Chávez in die Ruhmeshalle

Venezuela: Volk soll über letzte Ruhestätte des verstorbenen Präsidenten abstimme

Von André Scheer **


Die Bevölkerung Venezuelas soll darüber abstimmen, ob der Körper des am 5. März verstorbenen Präsidenten Hugo Chávez in den Panteón Nacional, die Ruhmeshalle des Landes, überführt werden soll. Das kündigte der geschäftsführende Staatschef Nicolás Maduro am Sonntag (Ortszeit) an und griff damit eine Forderung von Unterstützern auf. Ein Antrag auf die dazu notwendige Verfassungsänderung soll am heutigen Dienstag in der Nationalversammlung eingebracht werden. Innerhalb von 30 Tagen muß dann ein Referendum stattfinden, in dem die Bevölkerung die Entscheidung zu ratifizieren hat. Es könnte also parallel zu den Präsidentschaftswahlen am 14. April durchgeführt werden.

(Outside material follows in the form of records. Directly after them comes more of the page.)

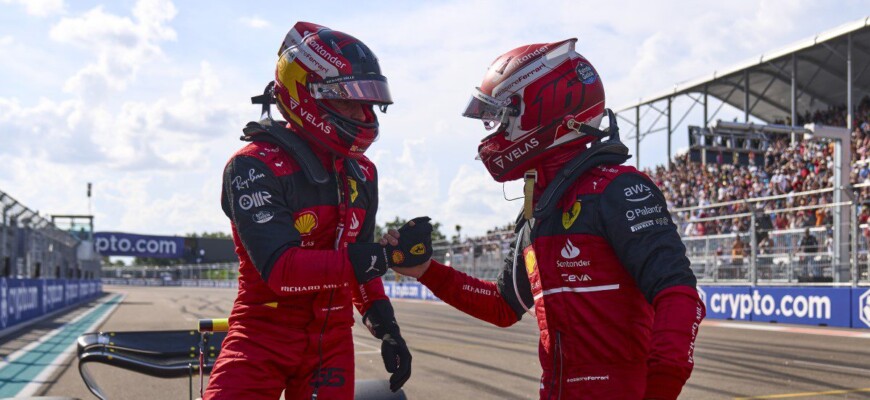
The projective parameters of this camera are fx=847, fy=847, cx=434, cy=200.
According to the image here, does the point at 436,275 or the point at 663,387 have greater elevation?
the point at 436,275

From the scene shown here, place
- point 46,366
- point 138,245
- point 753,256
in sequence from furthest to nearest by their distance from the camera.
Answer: point 138,245 < point 753,256 < point 46,366

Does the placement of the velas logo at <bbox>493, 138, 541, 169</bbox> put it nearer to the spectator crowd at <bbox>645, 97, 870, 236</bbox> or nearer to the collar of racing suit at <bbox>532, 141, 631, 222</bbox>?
the collar of racing suit at <bbox>532, 141, 631, 222</bbox>

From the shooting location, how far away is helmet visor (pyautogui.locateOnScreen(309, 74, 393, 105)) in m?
3.20

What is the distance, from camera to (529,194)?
2.81 meters

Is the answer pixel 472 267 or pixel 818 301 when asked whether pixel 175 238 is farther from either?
pixel 818 301

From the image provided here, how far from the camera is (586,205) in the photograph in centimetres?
255

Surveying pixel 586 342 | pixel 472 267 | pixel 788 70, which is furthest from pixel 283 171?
pixel 788 70

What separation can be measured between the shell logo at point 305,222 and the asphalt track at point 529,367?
184 inches

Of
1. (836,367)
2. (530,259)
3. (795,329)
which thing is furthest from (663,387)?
(795,329)

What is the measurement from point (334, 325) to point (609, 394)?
1082 millimetres

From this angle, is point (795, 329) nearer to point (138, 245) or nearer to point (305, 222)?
point (305, 222)

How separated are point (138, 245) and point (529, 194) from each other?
81.8m

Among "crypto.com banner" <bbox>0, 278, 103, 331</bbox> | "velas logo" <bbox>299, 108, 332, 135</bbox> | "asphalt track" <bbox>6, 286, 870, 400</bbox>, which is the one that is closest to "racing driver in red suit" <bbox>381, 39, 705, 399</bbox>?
"velas logo" <bbox>299, 108, 332, 135</bbox>

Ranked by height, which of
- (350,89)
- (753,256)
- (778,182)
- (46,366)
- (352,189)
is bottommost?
(46,366)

Bislang verhindert die Verfassung Venezuelas eine sofortige Überführung von Chávez in den Nationalpantheon. Artikel 187 erlaubt eine Bestattung dort erst 25 Jahre nach dem Tod einer Persönlichkeit. In der Ruhmeshalle ruhen bislang 179 Persönlichkeiten der venezolanischen Geschichte, unter anderem die Pianistin und Komponistin Teresa Carreño (1853–1917), der Schriftsteller und Staatspräsident Rómulo Gallegos (1884–1969), vor allem aber der Nationalheld Simón Bolívar und dessen Lehrer Simón Rodríguez. Auf diese spielt ein Ruf an, den die Anhänger des verstorbenen Staatschefs in den vergangenen Tagen prägten und der von Maduro aufgegriffen wurde: »Chávez in den Pantheon, an die Seite von Simón!«

Zunächst wird der Leichnam des Präsidenten am kommenden Freitag in das Militärgeschichtliche Museum von Caracas überführt. Die einstige »Bergkaserne« war am 4. Februar 1992, während des gescheiterten Aufstands gegen den damaligen Staatschef Carlos Andrés Pérez, Befehlsstand von Hugo Chávez. Hier soll der Körper aufgebahrt werden, bis dessen endgültiger Verbleib geklärt ist. So soll allen Trauernden die Gelegenheit gegeben werden, sich vom Präsidenten zu verabschieden.